Looks like the first clip was the woods we were looking for, pretty open.  I'll say again or maybe I shouldn't, I'm really impressed with this place


----------



## Superbman (Feb 4, 2011)

Yep, that was lower east Glades (off of Bear Run)-the one off of Mohawk (you need to traverse to the right of the orange ribbon to the wider spasces before descending) is great too-but often too bony.

The second glades pictured is Upper Tomahawk-from the top of Jug-another good one.  The other glades are some 'locals' glades, i think.


----------



## Dave L (Feb 4, 2011)

Superbman said:


> Yep, that was lower east Glades (off of Bear Run)-the one off of Mohawk (you need to traverse to the right of the orange ribbon to the wider spasces before descending) is great too-but often too bony.
> 
> The second glades pictured is Upper Tomahawk-from the top of Jug-another good one.  The other glades are some 'locals' glades, i think.


Sounds like next dump I need to get back and ski with some locals!  I'll bring the homebrews:beer:


----------



## billski (Feb 5, 2011)

Superbman said:


> Yep, that was lower east Glades (off of Bear Run)-the one off of Mohawk (you need to traverse to the right of the orange ribbon to the wider spasces before descending) is great too-but often too bony.
> 
> The second glades pictured is Upper Tomahawk-from the top of Jug-another good one.  The other glades are some 'locals' glades, i think.

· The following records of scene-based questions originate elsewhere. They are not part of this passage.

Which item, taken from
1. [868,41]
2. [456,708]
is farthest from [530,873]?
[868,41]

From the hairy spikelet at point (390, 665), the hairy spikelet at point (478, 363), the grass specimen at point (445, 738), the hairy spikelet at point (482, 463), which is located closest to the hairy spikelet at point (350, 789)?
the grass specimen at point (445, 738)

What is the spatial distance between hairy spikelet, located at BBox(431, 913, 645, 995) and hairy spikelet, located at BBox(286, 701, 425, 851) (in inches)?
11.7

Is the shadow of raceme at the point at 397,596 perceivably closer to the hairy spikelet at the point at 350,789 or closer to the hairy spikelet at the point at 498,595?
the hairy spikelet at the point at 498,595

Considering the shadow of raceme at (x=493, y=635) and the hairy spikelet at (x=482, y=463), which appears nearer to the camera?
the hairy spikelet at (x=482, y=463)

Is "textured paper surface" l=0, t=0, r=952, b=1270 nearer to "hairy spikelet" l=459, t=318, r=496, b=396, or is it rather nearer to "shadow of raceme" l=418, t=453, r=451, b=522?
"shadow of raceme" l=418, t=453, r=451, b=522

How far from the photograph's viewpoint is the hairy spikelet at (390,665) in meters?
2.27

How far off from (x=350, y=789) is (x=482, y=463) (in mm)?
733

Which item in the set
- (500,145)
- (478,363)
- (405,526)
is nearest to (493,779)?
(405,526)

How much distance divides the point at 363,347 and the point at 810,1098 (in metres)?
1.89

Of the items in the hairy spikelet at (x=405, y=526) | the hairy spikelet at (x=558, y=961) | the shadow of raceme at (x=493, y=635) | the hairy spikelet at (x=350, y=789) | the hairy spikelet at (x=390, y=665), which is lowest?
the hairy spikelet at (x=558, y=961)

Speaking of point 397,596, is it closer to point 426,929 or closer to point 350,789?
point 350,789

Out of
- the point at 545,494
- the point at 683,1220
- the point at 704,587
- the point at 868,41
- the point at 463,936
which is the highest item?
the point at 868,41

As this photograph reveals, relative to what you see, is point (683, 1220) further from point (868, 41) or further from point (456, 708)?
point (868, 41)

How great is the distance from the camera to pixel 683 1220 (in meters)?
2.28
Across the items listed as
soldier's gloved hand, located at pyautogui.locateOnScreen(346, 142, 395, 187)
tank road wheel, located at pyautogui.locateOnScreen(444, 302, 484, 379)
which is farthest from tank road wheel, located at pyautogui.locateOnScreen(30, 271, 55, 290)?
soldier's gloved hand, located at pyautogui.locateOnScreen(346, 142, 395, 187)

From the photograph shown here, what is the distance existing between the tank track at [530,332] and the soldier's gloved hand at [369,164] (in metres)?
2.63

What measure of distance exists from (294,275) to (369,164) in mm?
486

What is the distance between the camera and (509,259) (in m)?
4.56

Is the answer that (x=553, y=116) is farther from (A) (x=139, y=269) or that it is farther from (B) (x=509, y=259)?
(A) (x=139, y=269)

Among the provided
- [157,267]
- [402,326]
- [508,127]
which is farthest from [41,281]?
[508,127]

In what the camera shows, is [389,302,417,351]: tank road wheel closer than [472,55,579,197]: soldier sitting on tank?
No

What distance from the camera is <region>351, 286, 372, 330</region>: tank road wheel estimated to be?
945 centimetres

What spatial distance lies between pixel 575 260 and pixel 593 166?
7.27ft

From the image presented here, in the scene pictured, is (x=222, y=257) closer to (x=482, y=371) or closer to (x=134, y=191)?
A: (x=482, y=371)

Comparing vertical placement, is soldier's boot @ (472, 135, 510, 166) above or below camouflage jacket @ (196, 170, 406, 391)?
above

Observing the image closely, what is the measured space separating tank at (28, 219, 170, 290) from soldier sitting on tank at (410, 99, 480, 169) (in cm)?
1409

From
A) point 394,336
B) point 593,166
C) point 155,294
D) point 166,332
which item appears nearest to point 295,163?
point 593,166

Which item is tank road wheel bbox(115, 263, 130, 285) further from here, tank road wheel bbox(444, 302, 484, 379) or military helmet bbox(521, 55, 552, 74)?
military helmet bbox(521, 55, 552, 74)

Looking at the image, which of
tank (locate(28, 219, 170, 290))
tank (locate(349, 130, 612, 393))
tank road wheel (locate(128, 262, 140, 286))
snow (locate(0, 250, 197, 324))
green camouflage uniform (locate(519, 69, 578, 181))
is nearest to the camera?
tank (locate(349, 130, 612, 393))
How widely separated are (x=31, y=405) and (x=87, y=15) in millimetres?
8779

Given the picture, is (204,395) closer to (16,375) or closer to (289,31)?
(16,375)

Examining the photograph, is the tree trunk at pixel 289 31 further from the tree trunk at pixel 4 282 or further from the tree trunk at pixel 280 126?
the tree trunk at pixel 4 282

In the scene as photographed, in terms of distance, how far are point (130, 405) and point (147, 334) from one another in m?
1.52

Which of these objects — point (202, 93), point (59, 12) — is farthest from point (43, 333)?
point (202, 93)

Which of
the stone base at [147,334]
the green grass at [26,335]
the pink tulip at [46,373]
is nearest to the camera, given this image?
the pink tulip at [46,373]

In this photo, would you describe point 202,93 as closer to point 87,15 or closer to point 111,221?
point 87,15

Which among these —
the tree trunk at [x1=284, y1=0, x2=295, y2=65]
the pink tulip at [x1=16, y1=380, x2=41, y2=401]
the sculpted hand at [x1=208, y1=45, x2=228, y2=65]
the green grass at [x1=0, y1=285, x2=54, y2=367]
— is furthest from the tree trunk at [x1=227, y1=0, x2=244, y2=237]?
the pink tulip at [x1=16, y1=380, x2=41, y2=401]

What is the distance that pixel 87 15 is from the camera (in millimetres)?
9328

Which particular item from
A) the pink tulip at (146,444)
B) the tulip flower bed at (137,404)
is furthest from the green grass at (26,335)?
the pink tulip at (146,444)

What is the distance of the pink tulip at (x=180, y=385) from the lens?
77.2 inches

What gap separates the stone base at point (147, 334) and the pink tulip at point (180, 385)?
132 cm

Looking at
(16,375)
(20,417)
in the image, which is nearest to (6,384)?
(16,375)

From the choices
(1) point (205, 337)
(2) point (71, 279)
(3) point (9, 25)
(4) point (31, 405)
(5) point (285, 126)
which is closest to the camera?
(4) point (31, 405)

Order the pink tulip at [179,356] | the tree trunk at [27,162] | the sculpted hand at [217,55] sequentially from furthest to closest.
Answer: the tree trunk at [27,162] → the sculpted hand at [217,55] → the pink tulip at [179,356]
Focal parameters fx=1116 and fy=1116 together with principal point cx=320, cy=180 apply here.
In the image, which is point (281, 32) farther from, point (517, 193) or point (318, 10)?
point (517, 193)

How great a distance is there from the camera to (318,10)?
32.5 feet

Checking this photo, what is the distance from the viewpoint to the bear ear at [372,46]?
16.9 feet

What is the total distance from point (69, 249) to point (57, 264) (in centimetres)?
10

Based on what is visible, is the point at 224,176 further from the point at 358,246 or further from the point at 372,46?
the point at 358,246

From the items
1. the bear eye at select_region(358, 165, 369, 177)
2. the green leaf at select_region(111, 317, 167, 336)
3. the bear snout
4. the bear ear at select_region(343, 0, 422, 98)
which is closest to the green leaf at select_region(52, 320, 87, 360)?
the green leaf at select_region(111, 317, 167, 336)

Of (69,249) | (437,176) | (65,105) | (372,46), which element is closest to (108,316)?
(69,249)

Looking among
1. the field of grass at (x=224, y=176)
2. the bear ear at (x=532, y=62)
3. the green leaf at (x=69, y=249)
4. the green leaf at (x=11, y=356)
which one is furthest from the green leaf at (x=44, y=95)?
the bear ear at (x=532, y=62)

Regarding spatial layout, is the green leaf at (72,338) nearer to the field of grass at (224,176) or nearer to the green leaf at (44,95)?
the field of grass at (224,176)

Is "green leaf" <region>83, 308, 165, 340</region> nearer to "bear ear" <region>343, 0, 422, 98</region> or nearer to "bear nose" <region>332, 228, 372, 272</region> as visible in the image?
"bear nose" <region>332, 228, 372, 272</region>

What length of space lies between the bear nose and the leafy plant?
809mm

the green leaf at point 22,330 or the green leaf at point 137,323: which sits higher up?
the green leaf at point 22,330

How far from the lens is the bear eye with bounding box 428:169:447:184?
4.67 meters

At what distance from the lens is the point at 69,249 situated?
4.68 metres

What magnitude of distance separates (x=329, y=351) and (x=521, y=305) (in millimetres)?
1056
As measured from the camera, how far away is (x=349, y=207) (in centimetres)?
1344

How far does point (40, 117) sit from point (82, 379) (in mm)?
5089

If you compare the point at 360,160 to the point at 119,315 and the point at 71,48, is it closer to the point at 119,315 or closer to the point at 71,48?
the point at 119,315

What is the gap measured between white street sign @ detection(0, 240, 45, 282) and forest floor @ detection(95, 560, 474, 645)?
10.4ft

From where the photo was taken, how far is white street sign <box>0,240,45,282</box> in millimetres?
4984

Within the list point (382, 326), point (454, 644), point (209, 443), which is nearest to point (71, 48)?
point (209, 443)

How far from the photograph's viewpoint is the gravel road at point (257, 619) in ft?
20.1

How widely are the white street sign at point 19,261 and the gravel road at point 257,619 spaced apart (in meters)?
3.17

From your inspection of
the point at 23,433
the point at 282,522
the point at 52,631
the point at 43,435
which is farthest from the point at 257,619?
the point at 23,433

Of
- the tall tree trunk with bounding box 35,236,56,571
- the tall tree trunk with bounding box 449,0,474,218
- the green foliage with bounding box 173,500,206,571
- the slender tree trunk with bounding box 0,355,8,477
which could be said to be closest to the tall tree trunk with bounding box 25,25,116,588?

It's been about four years since I was last there.  Almost nothing had been cleared out at that time.  One of the best moves BE mgt made.  Those woods look pretty mellow and welcoming compared to the knarly chit I'm used to.  Looks like a great place to get introduced to glades.


----------



## TheBEast (Feb 6, 2011)

Friday night was outstanding....We lapped Cloud almost all night with nice soft chowder all the way down the right hand side.


----------